The 10-month project is an initiative by the Ghana Integrity Initiative (GII), in partnership with the Ghana Anti-Corruption Coalition (GACC) and the Centre for Democratic Governance (CDD-GHANA).
It aims to generate empirical data on the evidence of campaign financing activities, and to increase public awareness of the role of money in elections and the current campaign financing regime.
Trained personnel would be deployed to monitor campaign financing and abuse of state resources, while others would track campaign financing at the national level.
The monitoring of campaign financing and abuse of state resources would cover 41 and 67 constituencies, respectively.
The project is being funded by the United States Agency for International Development (USAID) through the International Foundation for Electoral Systems (IFES).
In a virtual presentation of the project methodology, Professor George Ofosu, London School of Economics and Political Science, UK, said “What we are trying to do is to keep our eyes on the ground, try to establish, for example, if we’re thinking about a rally, how many rallies are organised, and that would be the quantity by the presidential candidate, and then try to get as close as possible to how much each of these rallies cost.”
Speaking to the media after the launch of the project, the Executive Director of GII, Mary Addah, said the CSOs undertaking the project were concerned about the issue of campaign financing, abuse of state resources, and voting buying that impacted the integrity of the country’s electioneering process.
She explained that such issues had been a usual occurrences in elections held at all levels in the country over the years because the laws of the country such as the 1992 Constitution and the Political Parties Act did not envisage them which had created a gap in the country’s political space.
“ As I mentioned earlier, one of the clear gaps we see is the fact that both the Political Parties Act and the 1992 Constitution did not envisage some of these issues of vote buying, campaign financing and abuse of incumbency because we believe that we are a honest people who believe in volunteerism to do a good job,” she said.

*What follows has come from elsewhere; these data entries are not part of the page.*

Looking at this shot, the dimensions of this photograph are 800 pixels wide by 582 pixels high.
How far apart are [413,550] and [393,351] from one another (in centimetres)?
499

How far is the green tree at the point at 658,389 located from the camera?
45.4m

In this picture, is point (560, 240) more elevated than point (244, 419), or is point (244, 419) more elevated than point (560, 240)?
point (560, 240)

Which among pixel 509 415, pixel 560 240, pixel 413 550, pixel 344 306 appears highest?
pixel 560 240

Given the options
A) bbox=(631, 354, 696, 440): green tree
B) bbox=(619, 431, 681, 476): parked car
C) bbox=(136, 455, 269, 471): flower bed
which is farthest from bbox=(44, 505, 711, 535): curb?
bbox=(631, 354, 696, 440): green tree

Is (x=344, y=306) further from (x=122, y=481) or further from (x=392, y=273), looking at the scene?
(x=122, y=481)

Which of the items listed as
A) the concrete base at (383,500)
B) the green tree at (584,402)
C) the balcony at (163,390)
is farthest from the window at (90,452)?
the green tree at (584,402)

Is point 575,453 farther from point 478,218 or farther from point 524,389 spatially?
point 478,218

Mrs Addah, therefore, called for the reform of the Political Parties Act and the 1992 Constitution to help curb such issues and safeguard the integrity of the country’s election process.
For his part, the Director of Programmes, CDD-Ghana, Mr Frederick Adu Gyamfi, bemoaned the failure by political parties to disclose their source of funding, as well as the use of state media by incumbent governments during election periods.
He urged political parties to disclose their source of funding and also called on the media to provide equal opportunity for all political parties to disseminate their policies to the electorates.